LUCINDA WILLIAMS (Blessed)
Discografia border=Pelle

             

  

  Recensione del  02/04/2011


    

Sin dal capolavoro di Car Wheels on an Gravel Road del 1998, Lucinda Williams ha dimostrato di avere una non comune capacità nel traghettarsi tra stili diversi -country, il rock e il blues- in compagnia di temi forti come l’alienazione, l’introspezione, l’amore e la vita di tutti i giorni, da un disco all’altro tra gli alti e bassi della felicità, ma arrivando a quota 10, con Blessed, ha aggiunto qualcosa: “It’s more difficult for me to step outside of myself and write about other people. That was a big challenge.
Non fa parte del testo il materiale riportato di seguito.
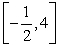 What can you conclude about the graph of   from the following table? -1 -6   + 0 - - -   + 0 - 0 -  A)   is concave down on   and    B)   is an inflection point and    C)   is an inflection point and    D)   is concave up on   and   is increasing on  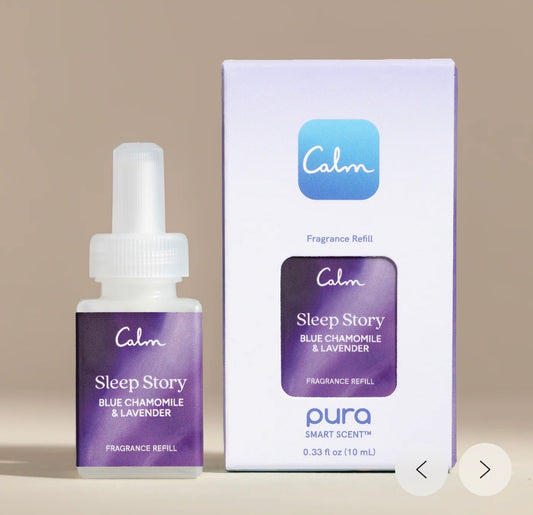 Pura Vial: Calm Story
For me, it’s very satisfying because I’m finally doing something I’ve been wanting to do."
All’età di 58 anni e dopo il matrimonio con il suo nuovo manager Tom Overby, Lucinda Williams scrive il disco più personale, più profondo, 12 ballate meravigliose, voce e chitarra che dal tavolo della cucina (versione deluxe) trovano l’elettrico, il modo migliore per bilanciare cuori feriti e asciugati che all’improvviso tornano a battere, come un termometro cromatico, dal grigio di ballate strappacuori come la candida Sweet Love -non ha bisogno di tanti abbellimenti, limpida e sensuale-, si passa a scale più dense e scintillanti come in Convince Me e nelle chitarre di Awakening, tra le mani anche stavolta di Elvis Costello (con cui aveva duettato nel precedente Little Honey). Buttercup descritta come ‘the only bad boy song’ dell’album apre Blessed, torna al rock, aggiunge un secondo chitarrista alla band -sempre californiano-, e seppur l’istantanea potente cambia traiettoria in I Don't Know How You're Livin', la ballata mantiene quella tensione elettrica capace di irradiare le parole di Lucinda sull’aperto del mondo reale, come nella splendide Ugly Truth e una Copenhagen dove apprende la perdita del suo ultimo manager Frank Callari, un istante descritto attraverso una bellissima metafora di una palla di neve che le colpisce il viso, col ghiaccio che va a mischiarsi alle lacrime.
You weren’t born/ To be abandoned/ You weren’t born/ To be forsaken/ You were born/ To be loved", canta nell’incantevole Born To Be Loved, l’amore irraggia tutto Blessed e ne abbacina dissolvenze, passaggi onirici relegati a tastiere e chitarre, con opportuni sfoghi violenti come quando parla del suicidio del songwriter Vic Chesnutt in Seeing Black, con un solo finale di Costello da incorniciare. ‘Il dolore è un ottimo maestro’, così parlava Stanley Kubrick di Fear and Desire, film d’esordio scritto, prodotto e deplorato, su quel tema della guerra che Lucinda analizza con la stessa schiettezza in altre due intense ballads, una perla la title-track ma anche Soldier Song non è da meno nel modo di equiparare scene di guerra e la vita casalinga della famiglia di un soldato. Resta Costello ad aspettarla in chiusura, per la dolce Kiss Like your Kiss, a rafforzare il fulcro delle meravigliose melodie di Lucinda Williams. Il Cuore di Blessed.